When examining model variables, it is noteworthy that not all models incorporate factors known to be linked with mortality and morbidity, such as surgical technique and hospital volume.2,37,38,39 A possible explanation is that surgical technique is not regarded as a preoperative variable, and hospital volume is not considered a patient-specific variable. Additionally, if the entire population comprises patients treated with the same technique, it is logical that the technique may not be included as a variable. Therefore, we recommend considering surgical technique as a potential variable in models for populations with diverse techniques when developing or revising a model.

A recently published systematic review also focused on preoperative prediction models for complications after esophagectomy.40 While that study included all studies from 2000, our study focused on populations as close as possible to current patient populations in terms of neoadjuvant treatment, etc. We used a more robust quality assessment tool and provided a more detailed description of quality assessment.19,41 As a result, we rated more studies as high risk of bias.

Generalizability issues are a major risk in all assessed prediction studies, a problem that is inherent to the topic. We included a large number of prediction models and data of more than 100,000 patients. However, the low event rate of post-esophagectomy mortality (usually below 5%, and in large centers below 1%) substantially decreases the effective sample size available for risk factor identification and prediction modelling in each individual study. None of the validation studies reported a sample size calculation or used the simple rule of thumb of at least 100 events in the study population.42,43 Only the validation studies performed by D’Journo et al. and Wan et al. met the aforementioned rule of thumb.23,44 Additionally, very lengthy study periods to obtain a workable sample size (up to 15 years in some studies) can mean that some data are outdated by the time of publication, as diagnostics, operative techniques, and postoperative treatment protocols have changed.

None of the 18 developed models have been validated outside their own research group.
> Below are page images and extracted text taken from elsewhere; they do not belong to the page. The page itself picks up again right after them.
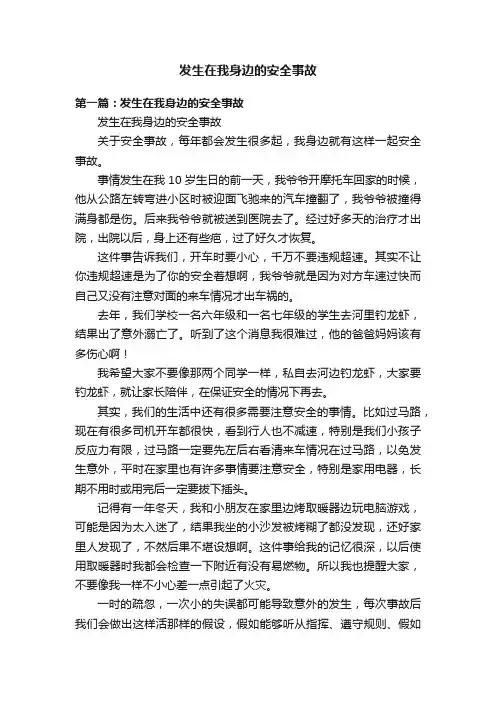 发生在我身边的安全事故

第一篇：发生在我身边的安全事故

发生在我身边的安全事故

关于安全事故，每年都会发生很多起，我身边就有这样一起安全事故。

事情发生在我 10 岁生日的前一天，我爷爷开摩托车回家的时候，他从公路左转弯进小区时被迎面飞驰来的汽车撞翻了，我爷爷被撞得满身都是伤。后来我爷爷就被送到医院去了。经过好多天的治疗才出院，出院以后，身上还有些疤，过了好久才恢复。

这件事告诉我们，开车时要小心，千万不要违规超速。其实不让你违规超速是为了你的安全着想啊，我爷爷就是因为对方车速过快而自己又没有注意对面的来车情况才出车祸的。

去年，我们学校一名六年级和一名七年级的学生去河里钓龙虾，结果出了意外溺亡了。听到了这个消息我很难过，他的爸爸妈妈该有多伤心啊！

我希望大家不要像那两个同学一样，私自去河边钓龙虾，大家要钓龙虾，就让家长陪伴，在保证安全的情况下再去。

其实，我们的生活中还有很多需要注意安全的事情。比如过马路，现在有很多司机开车都很快，看到行人也不减速，特别是我们小孩子反应力有限，过马路一定要先左后右看清来车情况在过马路，以免发生意外，平时在家里也有许多事情要注意安全，特别是家用电器，长期不用时或用完后一定要拔下插头。

记得有一年冬天，我和小朋友在家里边烤取暖器边玩电脑游戏，可能是因为太入迷了，结果我坐的小沙发被烤糊了都没发现，还好家里人发现了，不然后果不堪设想啊。这件事给我的记忆很深，以后使用取暖器时我都会检查一下附近有没有易燃物。所以我也提醒大家，不要像我一样不小心差一点引起了火灾。

一时的疏忽，一次小的失误都可能导致意外的发生，每次事故后我们会做出这样活那样的假设，假如能够听从指挥、遵守规则、假如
This is a more widely known problem in prediction modeling, as only 15% of developed prediction models are externally validated.45 AUC’s in external validation studies are generally lower than in the development study and never increase by more than 0.03. This means that the real-world accuracy could not be assessed for any of the models.
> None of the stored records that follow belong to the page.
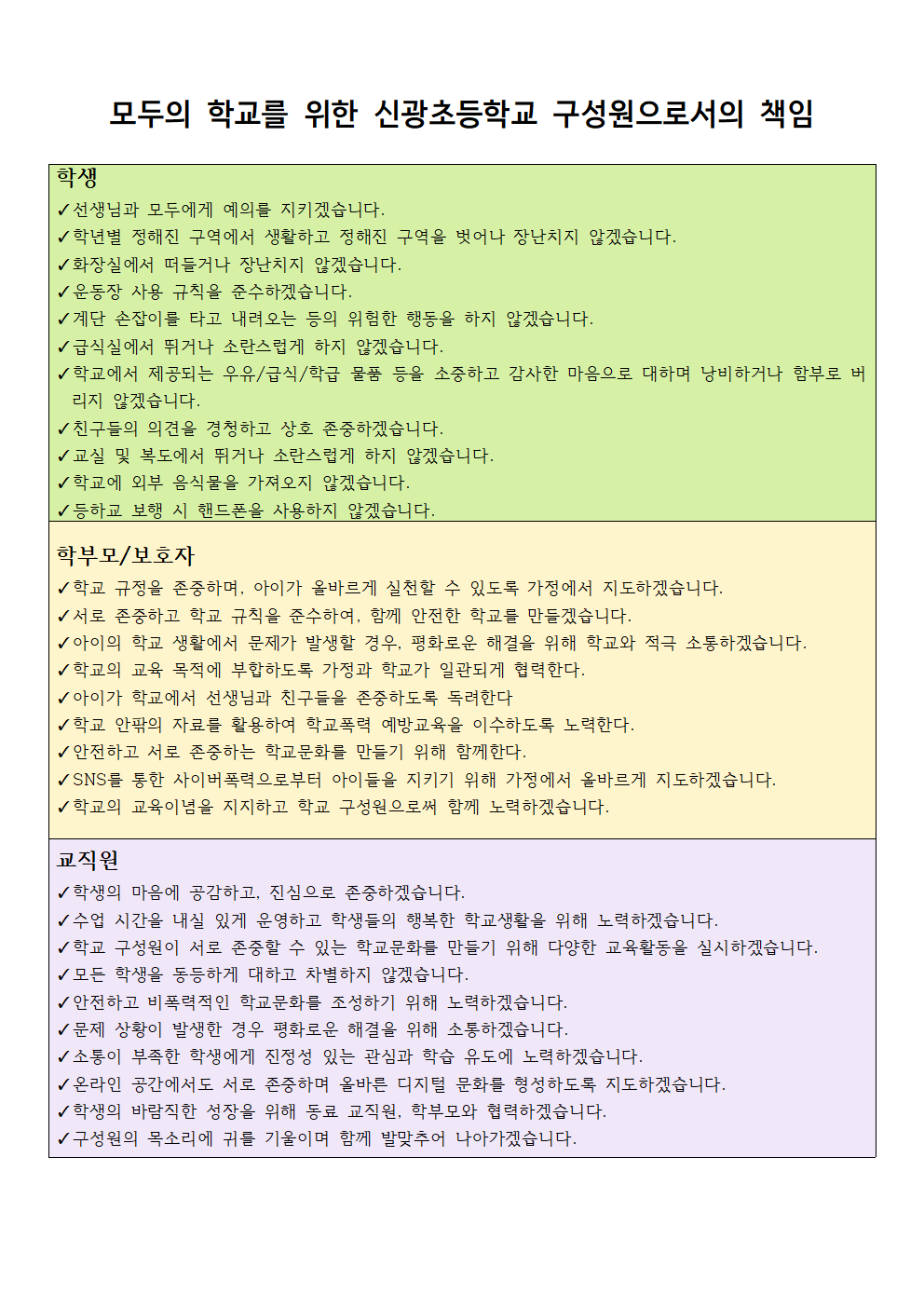 모두의 학교를 위한 신광초등학교 구성원으로서의 책임

학생

✓선생님과 모두에게 예의를 지키겠습니다.
✓학년별 정해진 구역에서 생활하고 정해진 구역을 벗어나 장난치지 않겠습니다.
✓화장실에서 떠들거나 장난치지 않겠습니다.
✓운동장 사용 규칙을 준수하겠습니다.
✓계단 손잡이를 타고 내려오는 등의 위험한 행동을 하지 않겠습니다.
✓급식실에서 뛰거나 소란스럽게 하지 않겠습니다.
✓학교에서 제공되는 우유/급식/학급 물품 등을 소중하고 감사한 마음으로 대하며 낭비하거나 함부로 버리지 않겠습니다.
✓친구들의 의견을 경청하고 상호 존중하겠습니다.
✓교실 및 복도에서 뛰거나 소란스럽게 하지 않겠습니다.
✓학교에 외부 음식물을 가져오지 않겠습니다.
✓등하교 보행 시 핸드폰을 사용하지 않겠습니다.

학부모/보호자

✓학교 규정을 존중하며, 아이가 올바르게 실천할 수 있도록 가정에서 지도하겠습니다.
✓서로 존중하고 학교 규칙을 준수하여, 함께 안전한 학교를 만들겠습니다.
✓아이의 학교 생활에서 문제가 발생할 경우, 평화로운 해결을 위해 학교와 적극 소통하겠습니다.
✓학교의 교육 목적에 부합하도록 가정과 학교가 일관되게 협력한다.
✓아이가 학교에서 선생님과 친구들을 존중하도록 독려한다
✓학교 안팎의 자료를 활용하여 학교폭력 예방교육을 이수하도록 노력한다.
✓안전하고 서로 존중하는 학교문화를 만들기 위해 함께한다.
✓SNS를 통한 사이버폭력으로부터 아이들을 지키기 위해 가정에서 올바르게 지도하겠습니다.
✓학교의 교육이념을 지지하고 학교 구성원으로써 함께 노력하겠습니다.

교직원

✓학생의 마음에 공감하고, 진심으로 존중하겠습니다.
✓수업 시간을 내실 있게 운영하고 학생들의 행복한 학교생활을 위해 노력하겠습니다.
✓학교 구성원이 서로 존중할 수 있는 학교문화를 만들기 위해 다양한 교육활동을 실시하겠습니다.
✓모든 학생을 동등하게 대하고 차별하지 않겠습니다.
✓안전하고 비폭력적인 학교문화를 조성하기 위해 노력하겠습니다.
✓문제 상황이 발생한 경우 평화로운 해결을 위해 소통하겠습니다.
✓소통이 부족한 학생에게 진정성 있는 관심과 학습 유도에 노력하겠습니다.
✓온라인 공간에서도 서로 존중하며 올바른 디지털 문화를 형성하도록 지도하겠습니다.
✓학생의 바람직한 성장을 위해 동료 교직원, 학부모와 협력하겠습니다.
✓구성원의 목소리에 귀를 기울이며 함께 발맞추어 나아가겠습니다.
Eight studies did not report on model calibration and one study indicated a favorable correlation between predicted and observed events.24 Calibration indicates the extent to which the predicted proportions of the event match the actually observed proportions of the event and is particularly important when a model will be used to support a decision.16

Strengths and Limitations

This study has several strengths. To our knowledge, this systematic review is the most recent and thorough systematic review on preoperative morbidity and mortality prediction models to date. Moreover, we registered our study at PROSPERO in advance. Previous systematic reviews were either written several years ago, cover prognosis of esophageal cancer in general, describe only mortality as outcome, are about long-term survival, or include models with perioperative rather than preoperative variables.46,47,48,49,50

One of the limitations of this study is that the pretreatment was not clearly stated, or the pretreatment turned out to be radiation, chemotherapy or immunochemotherapy, or chemoradiation was given in just a small proportion of patients.

In conclusion, the availability of rigorous prediction models is limited and none are ready for clinical implementation. Several models are promising but need to be further developed. In addition, some models provide us with the information regarding risk factors for the development of complications. Performance status is a potential modifiable risk factor when it comes to reducing risk of morbidity and mortality.